Passage shown>
- Opening Delimiter -

Many around the world have had suffered food poisoning from eating some bad food, either in the sense of it being prepared improperly or of it being expired. This is a very unpleasant experience as it leaves you feeling very ill for days on end and it leaves you very hungry and thirsty; however, when ingesting these products it goes straight back up. There are many ways to prevent this as it will be explained.
There are four simple steps to making sure the food that is being consumed has not been contaminated. The first way is staying clean by washing your hands, utensils, and surfaces often as germs can spread and survive in many places. Another way is by separating raw meat, poultry, seafood, and eggs as they can spread germs to premade foods. Cooking foods to the right temperature helps ensure that foods are always cooked properly, to do this it is best to use a food thermometer. Lastly, refrigerating promptly as bacteria that causes food poisoning multiply quickest between 4ºC and 60ºC.
There is an estimated 600 million – almost 1 in 10 people in the world – who fall ill after eating contaminated food. Along with this there are 420,000 people who die every year resulting in the loss of 33 million healthy life years. Approximately $110 billion is lost each year in medical expenses and productivity resulting from unsafe food in low, and middle, income countries. Often children under 5 years old carry 40% of the food-borne disease burden with 125,000 deaths every year. These food-borne diseases impede socioeconomic development by straining health care systems and harming national economies, tourism, and trade.

- Closing Delimiter -

Collected material>
- Opening Delimiter -

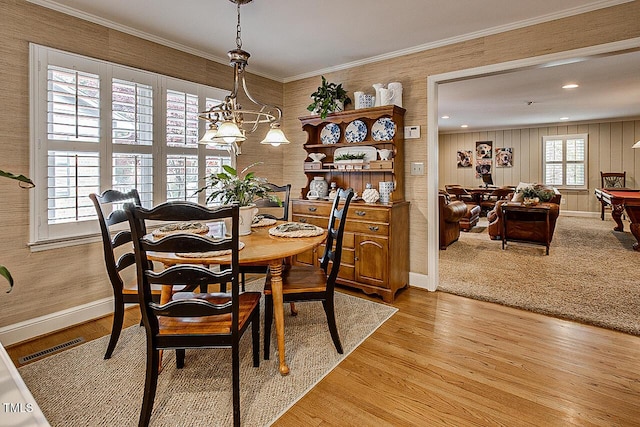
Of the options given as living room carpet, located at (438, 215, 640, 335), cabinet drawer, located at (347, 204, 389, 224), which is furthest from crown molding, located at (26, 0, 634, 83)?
living room carpet, located at (438, 215, 640, 335)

- Closing Delimiter -

Exercise requirements> Can you extract the part of the food poisoning text above that starts at the words "There is an" and stops after "tourism, and trade.", copying it word for word?

Written solution>
There is an estimated 600 million – almost 1 in 10 people in the world – who fall ill after eating contaminated food. Along with this there are 420,000 people who die every year resulting in the loss of 33 million healthy life years. Approximately $110 billion is lost each year in medical expenses and productivity resulting from unsafe food in low, and middle, income countries. Often children under 5 years old carry 40% of the food-borne disease burden with 125,000 deaths every year. These food-borne diseases impede socioeconomic development by straining health care systems and harming national economies, tourism, and trade.